## [Directions]
Extract all lines in the data that contain the word "charset".

## [Supplied information]
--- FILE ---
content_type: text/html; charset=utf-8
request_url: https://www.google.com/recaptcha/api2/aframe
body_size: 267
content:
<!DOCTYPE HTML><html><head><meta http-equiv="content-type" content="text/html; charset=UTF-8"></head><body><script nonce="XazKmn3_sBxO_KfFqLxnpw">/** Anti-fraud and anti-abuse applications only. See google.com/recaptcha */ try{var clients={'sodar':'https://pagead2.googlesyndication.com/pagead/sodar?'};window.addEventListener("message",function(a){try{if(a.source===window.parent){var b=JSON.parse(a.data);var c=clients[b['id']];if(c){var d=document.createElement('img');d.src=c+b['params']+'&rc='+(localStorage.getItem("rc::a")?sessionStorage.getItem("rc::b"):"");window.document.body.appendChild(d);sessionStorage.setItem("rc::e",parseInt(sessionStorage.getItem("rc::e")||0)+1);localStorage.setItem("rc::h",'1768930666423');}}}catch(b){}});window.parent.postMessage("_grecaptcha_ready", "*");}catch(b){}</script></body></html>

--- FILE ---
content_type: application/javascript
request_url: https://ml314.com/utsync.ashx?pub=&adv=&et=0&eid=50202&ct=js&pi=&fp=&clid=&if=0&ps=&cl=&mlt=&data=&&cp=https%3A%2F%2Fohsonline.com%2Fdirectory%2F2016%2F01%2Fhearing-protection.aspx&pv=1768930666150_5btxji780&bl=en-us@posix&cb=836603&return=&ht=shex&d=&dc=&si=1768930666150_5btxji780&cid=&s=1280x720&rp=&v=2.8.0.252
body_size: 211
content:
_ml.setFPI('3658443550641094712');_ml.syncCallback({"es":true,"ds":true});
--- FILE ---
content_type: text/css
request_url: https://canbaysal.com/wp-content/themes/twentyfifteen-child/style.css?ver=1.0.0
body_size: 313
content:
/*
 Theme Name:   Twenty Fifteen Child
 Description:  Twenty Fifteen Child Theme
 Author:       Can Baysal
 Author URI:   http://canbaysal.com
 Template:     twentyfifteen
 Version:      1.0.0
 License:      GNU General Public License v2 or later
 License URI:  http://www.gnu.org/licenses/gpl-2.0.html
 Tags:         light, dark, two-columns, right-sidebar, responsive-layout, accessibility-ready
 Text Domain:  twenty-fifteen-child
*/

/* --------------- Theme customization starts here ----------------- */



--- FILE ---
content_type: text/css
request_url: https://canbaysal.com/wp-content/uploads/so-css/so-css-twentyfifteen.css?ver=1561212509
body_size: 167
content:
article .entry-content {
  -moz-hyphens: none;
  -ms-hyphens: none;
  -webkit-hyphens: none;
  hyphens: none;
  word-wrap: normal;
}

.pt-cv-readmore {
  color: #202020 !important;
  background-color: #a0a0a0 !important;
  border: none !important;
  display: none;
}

## [Response for this exercise]
content_type: text/html; charset=utf-8
<!DOCTYPE HTML><html><head><meta http-equiv="content-type" content="text/html; charset=UTF-8"></head><body><script nonce="XazKmn3_sBxO_KfFqLxnpw">/** Anti-fraud and anti-abuse applications only. See google.com/recaptcha */ try{var clients={'sodar':'https://pagead2.googlesyndication.com/pagead/sodar?'};window.addEventListener("message",function(a){try{if(a.source===window.parent){var b=JSON.parse(a.data);var c=clients[b['id']];if(c){var d=document.createElement('img');d.src=c+b['params']+'&rc='+(localStorage.getItem("rc::a")?sessionStorage.getItem("rc::b"):"");window.document.body.appendChild(d);sessionStorage.setItem("rc::e",parseInt(sessionStorage.getItem("rc::e")||0)+1);localStorage.setItem("rc::h",'1768930666423');}}}catch(b){}});window.parent.postMessage("_grecaptcha_ready", "*");}catch(b){}</script></body></html>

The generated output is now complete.